Wie stark Dener polarisiert, zeigte sich auch in der Bezirksratsitzung vergangene Woche. Kurdische Aktivisten und Türken lieferten sich hitzige Wortgefechte, die Polizei sicherte vorsorglich den Sitzungsort im Freizeitheim Linden.
Zischenzeile

Die Grünen stehen nun vor einer Zerreißprobe. Die Ratsfraktion ist mehrheitlich gegen eine Platzbenennung, die Parteispitze dafür, ebenso die Grünen in Linden. Man stehe weiter hinter dem Beschluss des Bezirksrats, teilt Timon Dzenius, Sprecher der Lindener Grünen mit.
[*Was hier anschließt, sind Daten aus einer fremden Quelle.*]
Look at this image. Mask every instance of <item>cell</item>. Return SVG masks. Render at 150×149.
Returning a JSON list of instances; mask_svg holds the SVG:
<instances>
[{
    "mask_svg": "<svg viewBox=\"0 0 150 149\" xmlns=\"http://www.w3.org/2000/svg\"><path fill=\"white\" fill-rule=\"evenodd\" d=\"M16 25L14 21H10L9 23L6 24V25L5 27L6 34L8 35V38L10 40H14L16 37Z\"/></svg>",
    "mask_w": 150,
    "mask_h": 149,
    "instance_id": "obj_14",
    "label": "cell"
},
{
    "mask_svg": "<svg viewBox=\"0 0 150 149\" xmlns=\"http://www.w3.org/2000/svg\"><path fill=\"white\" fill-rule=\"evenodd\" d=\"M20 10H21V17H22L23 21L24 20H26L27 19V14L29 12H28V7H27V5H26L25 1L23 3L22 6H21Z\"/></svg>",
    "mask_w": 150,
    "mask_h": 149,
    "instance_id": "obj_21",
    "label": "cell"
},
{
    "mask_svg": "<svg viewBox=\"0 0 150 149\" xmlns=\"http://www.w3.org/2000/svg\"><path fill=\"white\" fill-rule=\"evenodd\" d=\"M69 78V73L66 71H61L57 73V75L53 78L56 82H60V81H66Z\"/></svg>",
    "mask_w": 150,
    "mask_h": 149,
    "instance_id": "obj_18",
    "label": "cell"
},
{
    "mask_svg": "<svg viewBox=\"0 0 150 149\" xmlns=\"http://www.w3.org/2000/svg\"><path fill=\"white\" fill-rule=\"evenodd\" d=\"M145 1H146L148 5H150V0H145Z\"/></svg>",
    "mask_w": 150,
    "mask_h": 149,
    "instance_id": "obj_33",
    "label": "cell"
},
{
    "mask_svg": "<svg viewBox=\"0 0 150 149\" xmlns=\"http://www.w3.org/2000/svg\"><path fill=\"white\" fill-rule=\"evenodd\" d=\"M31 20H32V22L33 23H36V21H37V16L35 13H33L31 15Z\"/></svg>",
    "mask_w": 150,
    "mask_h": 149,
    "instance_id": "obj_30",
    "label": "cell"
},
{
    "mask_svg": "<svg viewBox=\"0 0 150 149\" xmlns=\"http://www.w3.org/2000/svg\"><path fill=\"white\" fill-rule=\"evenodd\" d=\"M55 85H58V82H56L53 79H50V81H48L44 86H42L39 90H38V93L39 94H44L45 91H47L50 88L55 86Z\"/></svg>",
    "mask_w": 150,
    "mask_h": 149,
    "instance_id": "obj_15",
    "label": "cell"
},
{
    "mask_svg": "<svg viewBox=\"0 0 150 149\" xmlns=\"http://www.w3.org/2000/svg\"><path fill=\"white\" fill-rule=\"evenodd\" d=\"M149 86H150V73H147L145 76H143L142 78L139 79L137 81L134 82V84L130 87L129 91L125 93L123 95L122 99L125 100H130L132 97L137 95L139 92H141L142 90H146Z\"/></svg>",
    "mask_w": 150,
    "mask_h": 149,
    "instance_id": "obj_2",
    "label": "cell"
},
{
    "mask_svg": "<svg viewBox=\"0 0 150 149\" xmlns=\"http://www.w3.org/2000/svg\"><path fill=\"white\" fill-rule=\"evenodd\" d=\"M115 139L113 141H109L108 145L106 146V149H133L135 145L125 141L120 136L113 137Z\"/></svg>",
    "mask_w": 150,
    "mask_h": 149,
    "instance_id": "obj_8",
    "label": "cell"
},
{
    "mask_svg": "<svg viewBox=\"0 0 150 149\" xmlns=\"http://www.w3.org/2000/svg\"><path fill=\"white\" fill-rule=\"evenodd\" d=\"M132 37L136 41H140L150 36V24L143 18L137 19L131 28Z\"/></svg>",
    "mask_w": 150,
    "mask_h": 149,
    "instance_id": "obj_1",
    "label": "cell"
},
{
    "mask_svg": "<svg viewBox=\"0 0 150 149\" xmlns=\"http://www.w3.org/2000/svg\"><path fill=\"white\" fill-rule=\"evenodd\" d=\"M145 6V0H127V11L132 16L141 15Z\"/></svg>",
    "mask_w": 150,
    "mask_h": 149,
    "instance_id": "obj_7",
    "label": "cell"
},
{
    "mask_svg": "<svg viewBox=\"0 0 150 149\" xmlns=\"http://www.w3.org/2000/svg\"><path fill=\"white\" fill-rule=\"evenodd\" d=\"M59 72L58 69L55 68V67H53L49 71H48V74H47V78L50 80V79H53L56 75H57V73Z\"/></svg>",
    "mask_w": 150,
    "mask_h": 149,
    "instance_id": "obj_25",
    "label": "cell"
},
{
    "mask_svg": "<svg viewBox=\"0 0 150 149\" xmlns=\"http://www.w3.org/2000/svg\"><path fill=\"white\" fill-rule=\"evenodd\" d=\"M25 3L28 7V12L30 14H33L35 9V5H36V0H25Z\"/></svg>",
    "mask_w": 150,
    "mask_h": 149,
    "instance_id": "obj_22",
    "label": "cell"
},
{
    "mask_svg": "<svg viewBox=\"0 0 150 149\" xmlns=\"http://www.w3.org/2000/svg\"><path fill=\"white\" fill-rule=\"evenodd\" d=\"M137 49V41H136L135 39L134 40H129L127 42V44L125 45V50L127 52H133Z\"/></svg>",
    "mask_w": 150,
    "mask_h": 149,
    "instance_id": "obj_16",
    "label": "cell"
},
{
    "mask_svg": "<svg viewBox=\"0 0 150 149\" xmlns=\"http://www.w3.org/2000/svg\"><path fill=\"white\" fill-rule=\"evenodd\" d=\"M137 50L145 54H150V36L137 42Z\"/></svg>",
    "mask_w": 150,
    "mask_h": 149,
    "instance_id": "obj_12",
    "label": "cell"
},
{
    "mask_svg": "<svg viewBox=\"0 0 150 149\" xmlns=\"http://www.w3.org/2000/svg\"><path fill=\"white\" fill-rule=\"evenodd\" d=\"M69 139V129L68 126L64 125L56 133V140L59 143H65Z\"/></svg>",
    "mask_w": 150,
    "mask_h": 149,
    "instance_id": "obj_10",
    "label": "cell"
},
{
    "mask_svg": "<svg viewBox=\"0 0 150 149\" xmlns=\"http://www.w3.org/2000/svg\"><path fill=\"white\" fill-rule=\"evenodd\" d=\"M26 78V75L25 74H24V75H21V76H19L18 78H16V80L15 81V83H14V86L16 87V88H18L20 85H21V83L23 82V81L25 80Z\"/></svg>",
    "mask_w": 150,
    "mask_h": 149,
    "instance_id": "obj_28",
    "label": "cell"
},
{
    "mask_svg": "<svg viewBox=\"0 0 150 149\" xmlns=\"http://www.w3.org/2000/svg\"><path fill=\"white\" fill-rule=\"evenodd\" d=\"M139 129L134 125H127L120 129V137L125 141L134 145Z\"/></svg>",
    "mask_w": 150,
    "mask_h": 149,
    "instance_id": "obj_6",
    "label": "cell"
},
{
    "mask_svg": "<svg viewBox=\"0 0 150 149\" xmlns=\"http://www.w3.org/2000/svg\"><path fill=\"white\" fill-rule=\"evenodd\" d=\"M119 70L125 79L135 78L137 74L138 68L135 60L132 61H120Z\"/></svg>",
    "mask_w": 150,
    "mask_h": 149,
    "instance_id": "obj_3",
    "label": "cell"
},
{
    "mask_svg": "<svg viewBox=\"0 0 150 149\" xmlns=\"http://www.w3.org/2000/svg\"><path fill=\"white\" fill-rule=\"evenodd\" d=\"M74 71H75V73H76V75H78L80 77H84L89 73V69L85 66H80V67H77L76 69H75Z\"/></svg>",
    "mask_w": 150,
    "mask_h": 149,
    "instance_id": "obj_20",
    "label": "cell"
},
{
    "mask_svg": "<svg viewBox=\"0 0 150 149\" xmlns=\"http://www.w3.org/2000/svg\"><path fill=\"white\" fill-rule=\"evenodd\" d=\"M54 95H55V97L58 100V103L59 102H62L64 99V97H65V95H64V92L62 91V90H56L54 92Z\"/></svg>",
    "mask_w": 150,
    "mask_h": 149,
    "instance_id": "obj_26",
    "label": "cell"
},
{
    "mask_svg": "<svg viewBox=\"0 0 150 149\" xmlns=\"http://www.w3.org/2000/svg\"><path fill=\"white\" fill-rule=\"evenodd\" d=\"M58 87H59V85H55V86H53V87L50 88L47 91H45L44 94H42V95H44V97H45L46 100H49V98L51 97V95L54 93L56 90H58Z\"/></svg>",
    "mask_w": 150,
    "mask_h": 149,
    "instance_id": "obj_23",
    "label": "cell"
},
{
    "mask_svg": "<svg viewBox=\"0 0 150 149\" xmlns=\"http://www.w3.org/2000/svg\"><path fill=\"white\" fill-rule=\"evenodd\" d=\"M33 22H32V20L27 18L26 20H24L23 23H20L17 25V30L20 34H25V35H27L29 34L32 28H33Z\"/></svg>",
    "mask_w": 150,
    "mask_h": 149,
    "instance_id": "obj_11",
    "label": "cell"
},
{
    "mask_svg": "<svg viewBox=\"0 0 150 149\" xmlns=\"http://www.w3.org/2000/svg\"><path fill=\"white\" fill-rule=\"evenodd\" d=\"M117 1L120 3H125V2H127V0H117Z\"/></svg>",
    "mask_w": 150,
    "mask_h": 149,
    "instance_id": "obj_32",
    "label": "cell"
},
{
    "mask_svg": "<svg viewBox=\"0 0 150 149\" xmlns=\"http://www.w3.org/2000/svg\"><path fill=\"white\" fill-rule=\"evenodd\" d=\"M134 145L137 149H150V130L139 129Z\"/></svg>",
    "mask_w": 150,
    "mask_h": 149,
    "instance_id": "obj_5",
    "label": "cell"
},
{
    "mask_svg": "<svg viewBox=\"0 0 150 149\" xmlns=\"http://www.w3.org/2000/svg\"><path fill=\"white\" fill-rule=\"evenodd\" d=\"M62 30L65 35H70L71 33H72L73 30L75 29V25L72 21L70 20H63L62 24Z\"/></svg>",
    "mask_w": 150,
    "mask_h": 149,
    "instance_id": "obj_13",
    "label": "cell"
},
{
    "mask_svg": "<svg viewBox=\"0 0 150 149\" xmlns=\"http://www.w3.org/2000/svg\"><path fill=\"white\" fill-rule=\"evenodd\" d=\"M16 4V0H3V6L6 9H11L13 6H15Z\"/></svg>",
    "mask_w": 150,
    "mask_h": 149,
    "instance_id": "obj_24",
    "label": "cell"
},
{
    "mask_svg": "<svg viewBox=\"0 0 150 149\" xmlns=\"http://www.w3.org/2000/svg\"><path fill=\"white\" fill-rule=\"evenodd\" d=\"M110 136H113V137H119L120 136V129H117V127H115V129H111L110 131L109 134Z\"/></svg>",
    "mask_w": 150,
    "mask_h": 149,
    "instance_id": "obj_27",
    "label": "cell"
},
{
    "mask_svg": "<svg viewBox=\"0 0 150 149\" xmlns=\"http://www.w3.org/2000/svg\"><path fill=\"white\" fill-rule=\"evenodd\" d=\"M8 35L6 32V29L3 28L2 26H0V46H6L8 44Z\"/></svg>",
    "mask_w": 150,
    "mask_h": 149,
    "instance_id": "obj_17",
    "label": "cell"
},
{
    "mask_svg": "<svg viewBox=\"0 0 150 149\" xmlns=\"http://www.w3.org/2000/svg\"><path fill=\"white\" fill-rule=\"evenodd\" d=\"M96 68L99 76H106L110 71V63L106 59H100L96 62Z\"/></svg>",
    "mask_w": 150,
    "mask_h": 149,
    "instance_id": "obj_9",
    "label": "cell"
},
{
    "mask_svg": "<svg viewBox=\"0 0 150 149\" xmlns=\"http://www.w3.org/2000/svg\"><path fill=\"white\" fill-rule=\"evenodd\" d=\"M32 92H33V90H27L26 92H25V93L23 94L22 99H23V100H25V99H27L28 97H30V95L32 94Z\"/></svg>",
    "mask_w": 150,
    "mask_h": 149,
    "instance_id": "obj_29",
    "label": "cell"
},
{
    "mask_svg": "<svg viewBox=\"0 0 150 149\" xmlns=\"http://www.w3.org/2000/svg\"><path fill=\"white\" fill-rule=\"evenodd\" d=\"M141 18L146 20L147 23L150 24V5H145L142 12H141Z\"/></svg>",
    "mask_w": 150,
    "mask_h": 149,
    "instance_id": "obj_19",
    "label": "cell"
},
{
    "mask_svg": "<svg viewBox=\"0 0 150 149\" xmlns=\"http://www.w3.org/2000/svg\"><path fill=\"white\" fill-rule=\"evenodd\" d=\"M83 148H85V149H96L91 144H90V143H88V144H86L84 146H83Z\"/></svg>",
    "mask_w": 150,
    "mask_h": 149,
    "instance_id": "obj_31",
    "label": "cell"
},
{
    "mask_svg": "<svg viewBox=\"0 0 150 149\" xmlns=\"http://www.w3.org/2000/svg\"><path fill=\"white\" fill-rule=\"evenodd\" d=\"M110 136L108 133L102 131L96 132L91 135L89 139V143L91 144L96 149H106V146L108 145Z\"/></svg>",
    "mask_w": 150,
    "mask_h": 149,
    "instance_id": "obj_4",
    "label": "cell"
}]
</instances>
Moderater fällt der Kommentar von Daniel Gardemin, Fraktionschef der Grünen im Bezirksrat, aus. „Der OB sollte konstruktive Vorschläge einbringen, über die wir diskutieren können“, sagt Gardemin, der zugleich im Rat sitzt. Man könne etwa über einen Gedenkstein für Dener reden. Diese Forderung ist sogar im Kommunalwahlprogramm der Grünen zu finden. Die Chefin der Grünen-Ratsfraktion, Freya Markowis, befürwortet ebenfalls einen Gedenkort für Dener. „Aber eine Platzbenennung ist keine so gute Idee“, findet sie. Man brauche jetzt mehr Zeit.